--- Exercise ---
List every line in the listing below that contains the word "foliage".

--- Exercise material ---

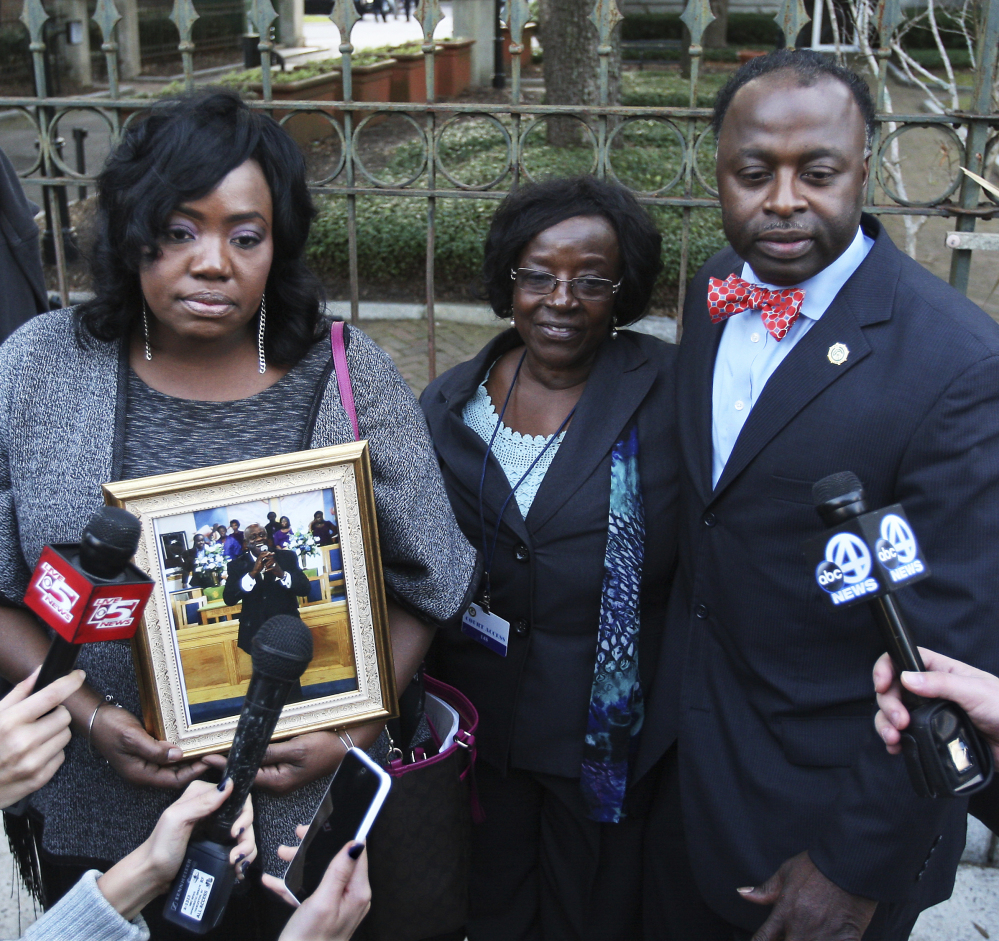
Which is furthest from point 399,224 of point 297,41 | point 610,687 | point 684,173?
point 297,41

* * *

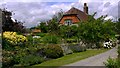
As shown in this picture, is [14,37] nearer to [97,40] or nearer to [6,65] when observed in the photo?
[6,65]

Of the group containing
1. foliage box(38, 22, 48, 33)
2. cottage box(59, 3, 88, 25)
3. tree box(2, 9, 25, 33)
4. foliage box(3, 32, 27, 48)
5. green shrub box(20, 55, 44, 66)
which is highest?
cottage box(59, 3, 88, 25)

--- In response ---
1. foliage box(38, 22, 48, 33)
4. foliage box(3, 32, 27, 48)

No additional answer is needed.